For 2009: LTE, white space and femtocells to the forefront

Welcome to FierceBroadbandWireless' 2009 Predictions issue. The year ahead should be intensely interesting from a technology front. Many nascent technologies-namely LTE, white space and femtocells-should see the light of day in 2009. Meanwhile, WiFi, which was once thought to become irrelevant in the broadband revolution, has become relevant again, thanks to dual-mode devices such as the iPhone.

And of course, much attention will be given to Clearwire's rollout of mobile WiMAX technology in various markets across the country in 2009. What will the market reception be? How will the company's offerings impact the wireless broadband industry as a whole?

So here's to a wild ride in 2009. -Lynnette

Top Broadband Wireless Predictions for 2009

Prediction No. 1: Clearwire shakes up broadband market.
The company's pricing plans in Baltimore attack DSL/cable access, existing mobile broadband services and WiFi hotspots with prices we have yet to see from wireless broadband service providers. Clearwire makes up for its lack of coverage via innovative service plans such as the Pick 2 plan, which enables customers to use the service as both a home Internet access service and a mobile broadband service. Subscribers lock in two devices, such as a modem and a laptop card, for $50 per month. This should help alleviate the frustration surrounding poor coverage and a lack of a nationwide footprint on the mobile side as subscribers will still see the value in being able to plug in a self-provisioning modem and surf the Web from home with localized mobile broadband access.

Clearwire is paving the way for its cable partners and companies like Google to offer applications and content that require high-speed data connections both inside and outside the home.

Prediction No. 2: White space gets real or not so real.
No doubt 2008 saw a contentious battle over the use of unlicensed spectrum known as white space with Google and Microsoft advocating its use for unlicensed broadband services and broadcasters vehemently opposing the spectrum's use because of interference concerns. The FCC has approved the use of white space spectrum, and now the hard work begins. What type of standard will be developed for use of the spectrum?

Advocates envision WiFi on steroids, although it's unknown whether the technology for the spectrum will be based on 802.11-type of technology. The vision is that a single hub could propagate 1,000 feet or more, so one hub, for instance, could be deployed in the middle of Washington, D.C. and would be able to carry a signal throughout the entire city. Ever since the FCC gave its blessing on the spectrum's use, we have heard little about the plans of its backers.

Prediction No. 3: LTE gets off the ground, barely.
Last month the 3GPP announced the LTE standard was relatively complete, with the expectation the final standard will come in March. That couldn't come soon enough for vendors without a strong 3G business. In addition, some carriers like Verizon Wireless, which needs to compete against AT&T's enhanced HSPA network, is eager to get LTE deployed. Verizon has said to expect LTE in its markets by the end of 2009. The question is, will it be a fully standardized version? Remember, we've rarely seen a technology get off the ground on time.

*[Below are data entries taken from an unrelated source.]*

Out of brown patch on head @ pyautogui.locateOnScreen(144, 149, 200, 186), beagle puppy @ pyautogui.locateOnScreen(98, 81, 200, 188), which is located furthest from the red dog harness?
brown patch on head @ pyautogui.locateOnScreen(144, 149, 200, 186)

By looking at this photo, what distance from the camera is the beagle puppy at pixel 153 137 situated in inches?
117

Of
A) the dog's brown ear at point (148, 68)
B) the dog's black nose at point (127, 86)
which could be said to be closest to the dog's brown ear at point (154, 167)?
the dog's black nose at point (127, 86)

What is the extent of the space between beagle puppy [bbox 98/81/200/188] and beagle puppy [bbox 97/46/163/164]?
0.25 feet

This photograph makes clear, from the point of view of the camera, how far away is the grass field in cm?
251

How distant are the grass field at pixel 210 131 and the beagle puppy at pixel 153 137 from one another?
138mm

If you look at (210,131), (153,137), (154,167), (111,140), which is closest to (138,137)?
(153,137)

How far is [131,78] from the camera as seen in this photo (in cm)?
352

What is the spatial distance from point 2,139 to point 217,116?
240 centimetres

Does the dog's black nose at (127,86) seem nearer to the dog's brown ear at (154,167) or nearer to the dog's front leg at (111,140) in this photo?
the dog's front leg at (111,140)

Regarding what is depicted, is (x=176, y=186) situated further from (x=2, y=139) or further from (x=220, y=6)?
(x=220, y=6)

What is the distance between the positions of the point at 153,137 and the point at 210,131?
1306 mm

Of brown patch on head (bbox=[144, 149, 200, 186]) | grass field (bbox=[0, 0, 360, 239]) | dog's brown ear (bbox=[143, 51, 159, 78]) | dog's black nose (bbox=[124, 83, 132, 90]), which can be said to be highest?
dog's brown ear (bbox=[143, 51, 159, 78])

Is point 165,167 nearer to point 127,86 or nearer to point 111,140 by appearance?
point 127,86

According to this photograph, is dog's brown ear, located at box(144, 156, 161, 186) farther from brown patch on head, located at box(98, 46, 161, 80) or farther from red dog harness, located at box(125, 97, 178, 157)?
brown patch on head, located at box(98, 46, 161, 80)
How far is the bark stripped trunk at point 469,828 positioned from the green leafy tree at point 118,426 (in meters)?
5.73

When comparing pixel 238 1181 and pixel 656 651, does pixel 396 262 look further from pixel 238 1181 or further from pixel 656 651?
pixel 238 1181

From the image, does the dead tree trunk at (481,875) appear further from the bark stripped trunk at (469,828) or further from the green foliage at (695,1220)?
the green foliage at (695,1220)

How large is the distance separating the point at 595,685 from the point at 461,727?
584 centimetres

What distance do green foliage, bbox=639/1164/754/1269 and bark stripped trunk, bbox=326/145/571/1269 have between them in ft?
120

Prediction No. 4: President-elect Barack Obama's "New Deal" broadband initiative gets kicked around.
Wireless broadband firms are already gearing up for any national broadband plan that gets inserted in an economic stimulus package. The goal, of course, is to provide an economically viable framework for the rapid deployment of new technologies such as WiMAX into a vast number of underserved markets. We've been talking about bridging the digital divide forever and now it appears we are close to finding a regulatory way to make it happen. Let's hope the initiative doesn't get mired down in politics. However, we will see a lot of interesting partnerships and companies come to fruition to take advantage of this new "New Deal."

Prediction No. 5: Femtocells finally hit the market.
Sprint already has Airave but both AT&T and Verizon plan on deploying femtocells in 2009 as a way to offload traffic and extend services into the home. But what price point will femtocells be offered, how easy will they be to configure and how do operators effectively convey the value of femtocells to end users? Those are just a few significant issues that will impact consumer uptake.